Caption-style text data
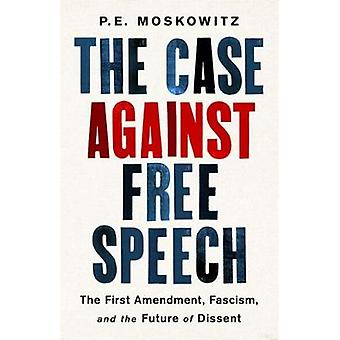 The Case against Free Speech - The First Amendment - Fascism - and the
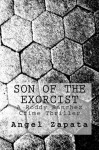 Son of the Exorcist: A Roddy Sanchez Crime Thriller - Angel Zapata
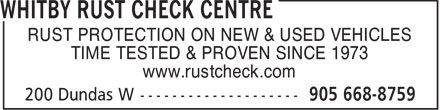 Whitby Rustcheck Centre (905-668-8759) - Display Ad - RUST PROTECTION ON NEW & USED VEHICLES TIME TESTED & PROVEN SINCE 1973 www.rustcheck.com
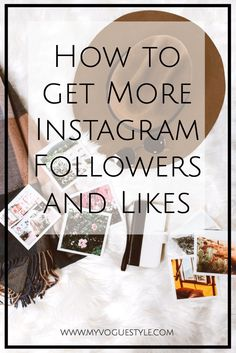 How to Get More Instagram Followers and Likes My Vogue Style blog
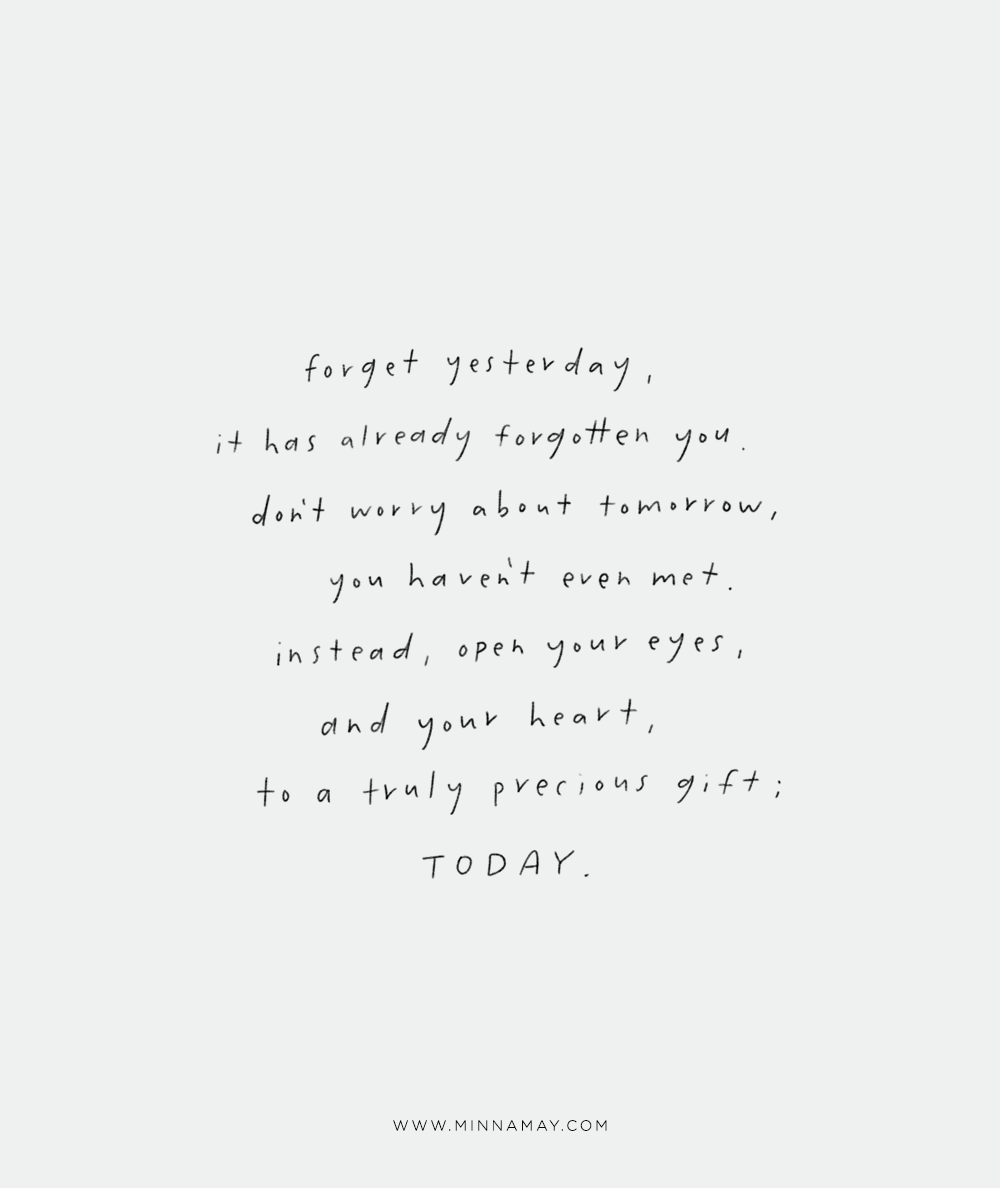 Forget Yesterday — Love, Minna  Words quotes, Inspirational words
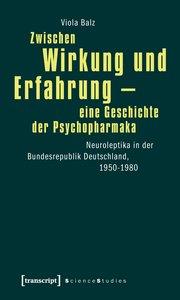 Zwischen Wirkung und Erfahrung - eine Geschichte der Psychopharm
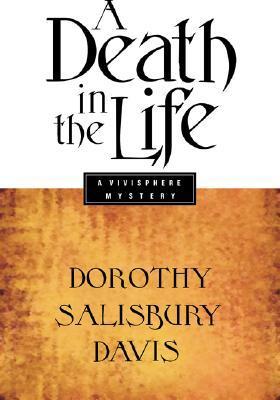 A Death in the Life by Dorothy Salisbury Davis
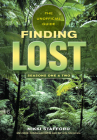 Finding Lost -- Seasons One & Two: The Unofficial Guide Cover Image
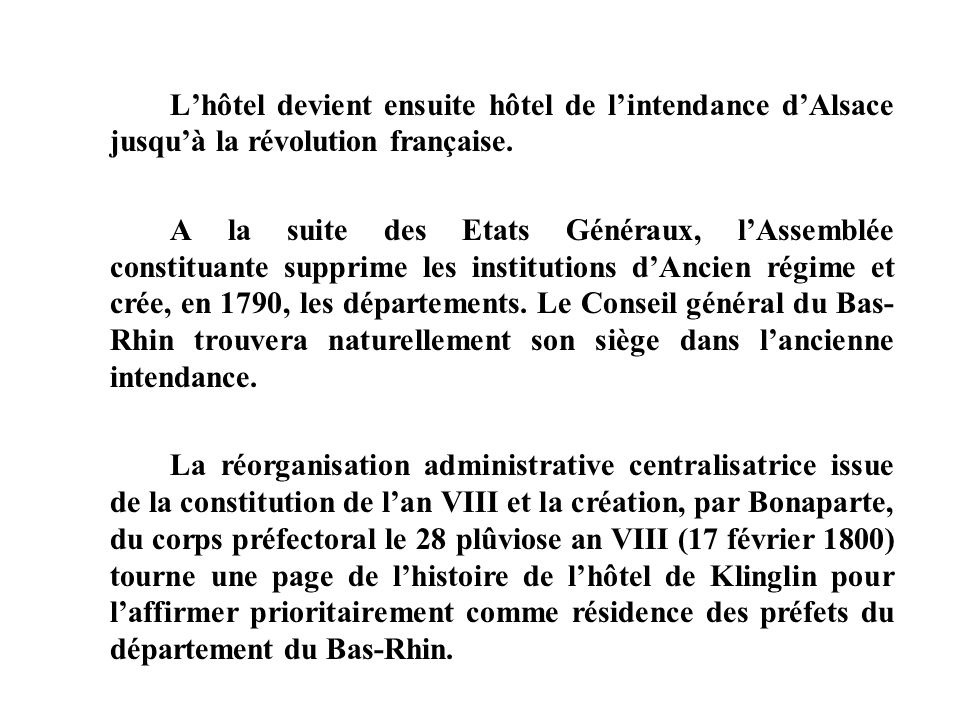 L'hôtel devient ensuite hôtel de l'intendance d'Alsace jusqu'à la révolution française.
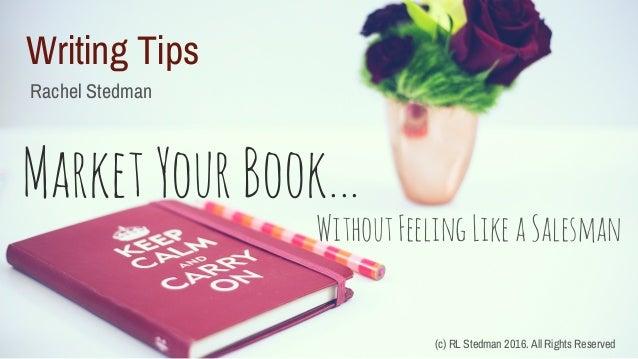 Writing Tips Rachel Stedman MarketYourBook... (c) RL Stedman 2016. All Rights Reserved WithoutFeelingLikeaSalesman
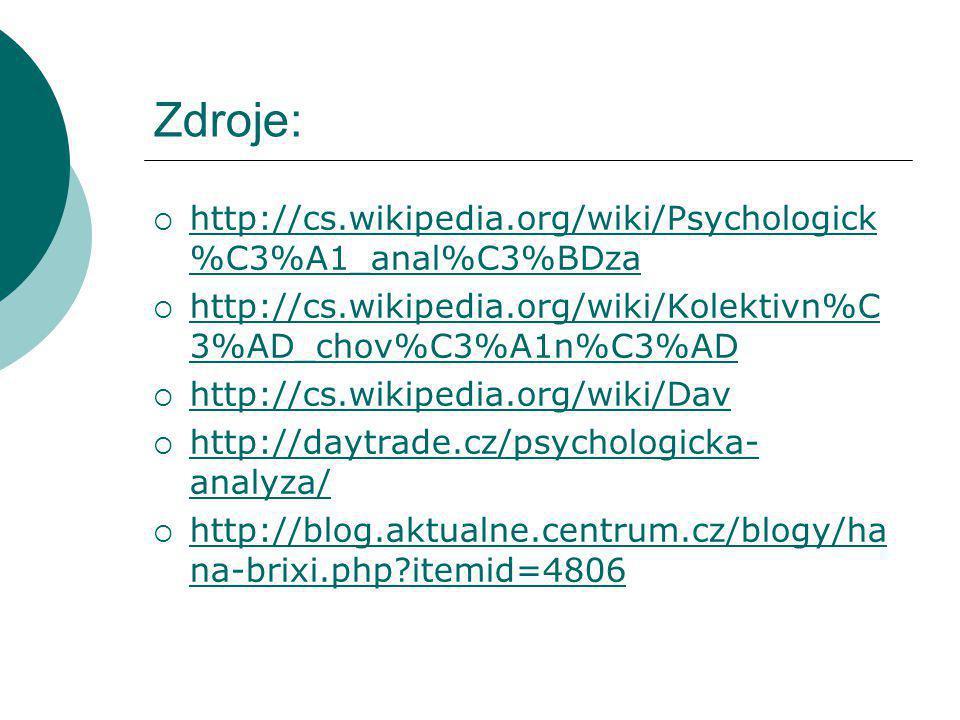 Zdroje: http://cs.wikipedia.org/wiki/Psychologick%C3%A1_anal%C3%BDza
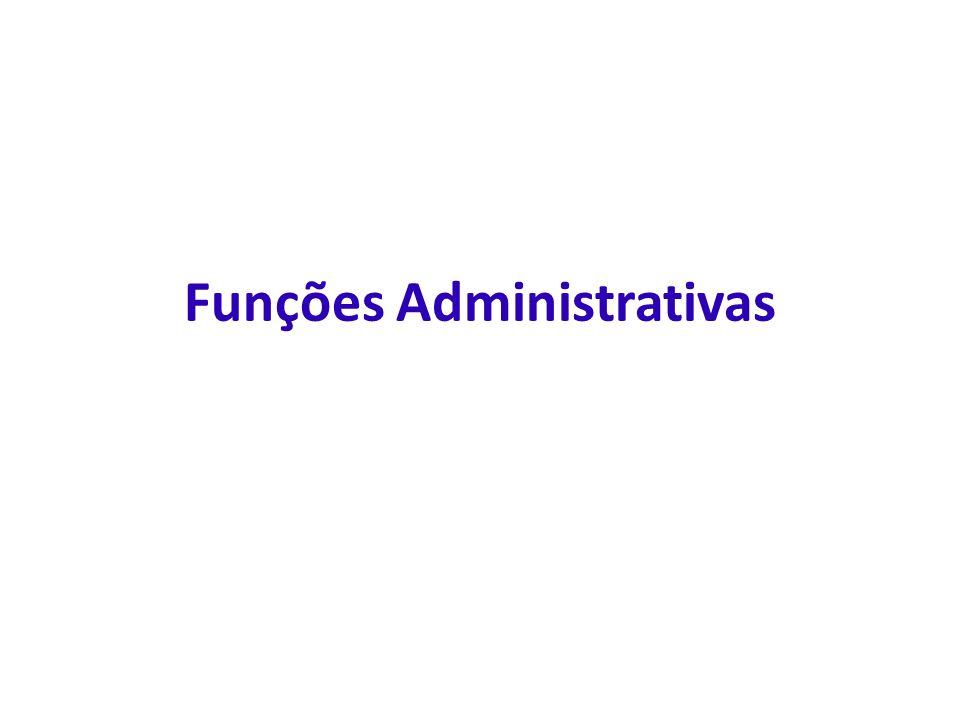 Funções Administrativas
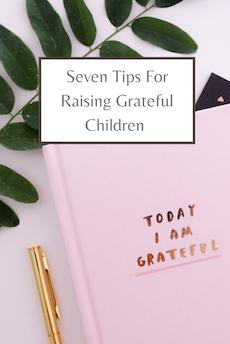 Seven Tips for Raising Grateful Children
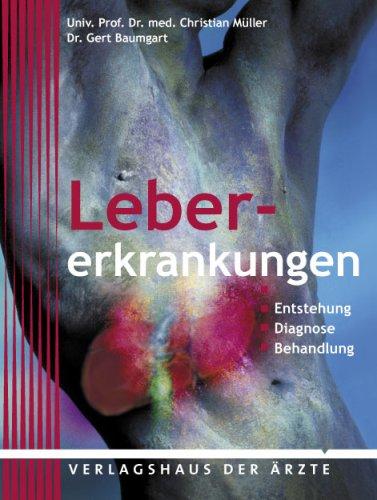 9783902552112: Beleidigte Leber: Hepatitis, Zirrhose, Leberkarzinom & Co. Eine Orientierungshilfe für Patienten und Laien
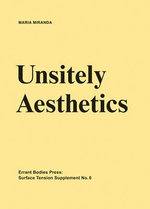 Surface Tension Supplement No. 6 - Unsitely Aesthetics : Uncertain Practices in Contemporary Art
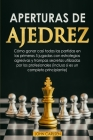 Aperturas de Ajedrez: Cómo ganar casi todas las partidas en los primeros 5 movimientos con estrategias secretas probadas que utilizan los pr Cover Image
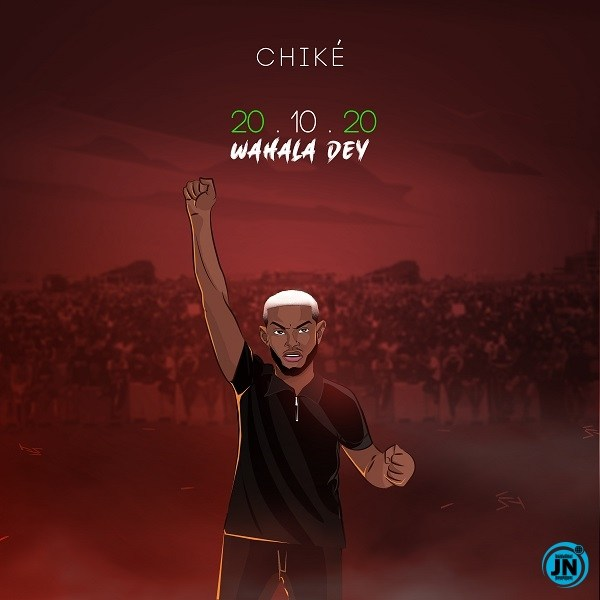 Capturing Impunity In A Song: A Review Of 'Wahala Dey' By Chike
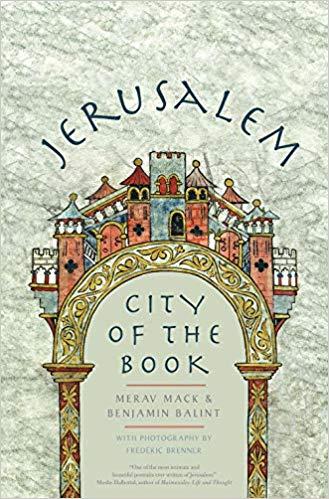 Jerusalem: City of the Book     by Merav Mack & Benjamin Balint Yale University Press 2019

* **TASK REQUIREMENTS**
Reproduce exactly the lines above from the one with "Aperturas de Ajedrez: Cómo" through the last line of the data, keeping both ends and dropping the pictures.

* **RESULT OF THE TASK**
 Aperturas de Ajedrez: Cómo ganar casi todas las partidas en los primeros 5 movimientos con estrategias secretas probadas que utilizan los pr Cover Image
 Capturing Impunity In A Song: A Review Of 'Wahala Dey' By Chike
 Jerusalem: City of the Book     by Merav Mack & Benjamin Balint Yale University Press 2019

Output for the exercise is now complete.